▶ **Page extract**
------------------------------
In this question…
Geometric interpretation of the cofactor expansion theorem
…Grigory explained (beautifully, in my opinion) why the cofactor expansion for calculating determinants worked by breaking it up into the dot product of the vector $\vec{u}$ and the product $\vec{v} \otimes \vec{w}$.
However, I still don't understand the equation for $\vec{v} \otimes \vec{w}.$
Why should… $$\left|\begin{matrix}{1}&{0}&{0}\\v_1&v_2&v_3\\w_1&w_2&w_3\end{matrix}\right| \vec{e_1} – \left|\begin{matrix}{0}&{1}&{0}\\v_1&v_2&v_3\\w_1&w_2&w_3\end{matrix}\right| \vec{e_2} + \left|\begin{matrix}{0}&{0}&{1}\\v_1&v_2&v_3\\w_1&w_2&w_3\end{matrix}\right| \vec{e_3}$$ …or alternatively, $$\left|\begin{matrix}\overrightarrow{e_1}&\overrightarrow{e_2}&\overrightarrow{e_3}\\v_1&v_2&v_3\\w_1&w_2&w_3\end{matrix}\right|$$ …give us a vector orthogonal to $\vec{v}, \vec{w}$ but whose magnitude is equal to the area of the parallelogram they create?
How come we can add the vectors in such a way? What does Grigory mean by "linearity"?
Thanks!
Best Answer
One way of defining the cross product is the unique vector $a \times b$ that satisfies $\langle a \times b, x \rangle = \det \begin{bmatrix} a & b & x\end{bmatrix}$ for all $x$.
------------------------------
▶ **Given task**
Continue the thread about cofactor expansion and the cross product, picking up right after the last sentence of its answer. The data after this point has nothing to do with the thread about cofactor expansion and the cross product.
------------------------------
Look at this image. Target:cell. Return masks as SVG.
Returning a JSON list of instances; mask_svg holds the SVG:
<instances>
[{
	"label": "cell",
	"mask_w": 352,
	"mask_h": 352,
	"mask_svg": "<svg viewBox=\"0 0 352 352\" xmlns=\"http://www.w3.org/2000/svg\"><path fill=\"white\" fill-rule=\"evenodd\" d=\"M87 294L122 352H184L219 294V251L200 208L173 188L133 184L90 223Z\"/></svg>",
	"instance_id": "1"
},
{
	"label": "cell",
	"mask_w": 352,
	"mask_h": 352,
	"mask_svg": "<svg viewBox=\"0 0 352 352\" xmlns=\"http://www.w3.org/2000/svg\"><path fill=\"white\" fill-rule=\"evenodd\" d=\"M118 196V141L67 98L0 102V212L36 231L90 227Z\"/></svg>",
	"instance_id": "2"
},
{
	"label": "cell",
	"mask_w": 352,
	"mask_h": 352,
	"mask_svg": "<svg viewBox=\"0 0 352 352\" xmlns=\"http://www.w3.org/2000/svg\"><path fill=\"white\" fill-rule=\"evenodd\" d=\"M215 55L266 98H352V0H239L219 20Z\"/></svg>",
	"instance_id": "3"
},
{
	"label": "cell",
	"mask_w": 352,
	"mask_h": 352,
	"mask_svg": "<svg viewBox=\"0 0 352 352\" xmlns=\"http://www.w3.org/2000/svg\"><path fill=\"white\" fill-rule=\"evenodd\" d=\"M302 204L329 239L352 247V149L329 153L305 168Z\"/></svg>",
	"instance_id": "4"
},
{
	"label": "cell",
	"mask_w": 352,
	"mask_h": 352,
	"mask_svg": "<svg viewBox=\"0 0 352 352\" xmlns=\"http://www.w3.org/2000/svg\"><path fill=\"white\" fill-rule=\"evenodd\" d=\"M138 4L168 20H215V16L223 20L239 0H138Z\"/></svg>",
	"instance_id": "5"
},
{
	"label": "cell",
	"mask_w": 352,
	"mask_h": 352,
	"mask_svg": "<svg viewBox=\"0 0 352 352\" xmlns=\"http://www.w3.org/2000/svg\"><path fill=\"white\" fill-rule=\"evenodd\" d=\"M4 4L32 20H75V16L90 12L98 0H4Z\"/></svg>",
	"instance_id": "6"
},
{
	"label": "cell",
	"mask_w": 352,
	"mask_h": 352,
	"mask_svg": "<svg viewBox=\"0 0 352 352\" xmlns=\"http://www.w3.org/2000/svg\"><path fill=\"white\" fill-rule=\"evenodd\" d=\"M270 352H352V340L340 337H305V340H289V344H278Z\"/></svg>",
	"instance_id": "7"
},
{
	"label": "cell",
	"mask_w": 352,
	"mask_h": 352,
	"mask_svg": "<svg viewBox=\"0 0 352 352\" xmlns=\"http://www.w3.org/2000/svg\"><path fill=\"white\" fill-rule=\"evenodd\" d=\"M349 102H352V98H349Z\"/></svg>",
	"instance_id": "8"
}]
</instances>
------------------------------
▶ **Expected answer**
Then it is clear that $a \bot (a \times b)$ and similarly for $b$. Furthermore, $\|a \times b \|^2 = \det \begin{bmatrix} a & b & a \times b\end{bmatrix}$, or $\|a \times b \| = \det \begin{bmatrix} a & b & {a \times b \over \|a \times b \|}\end{bmatrix}$, and the latter is the area of the parallogram created by $a,b$.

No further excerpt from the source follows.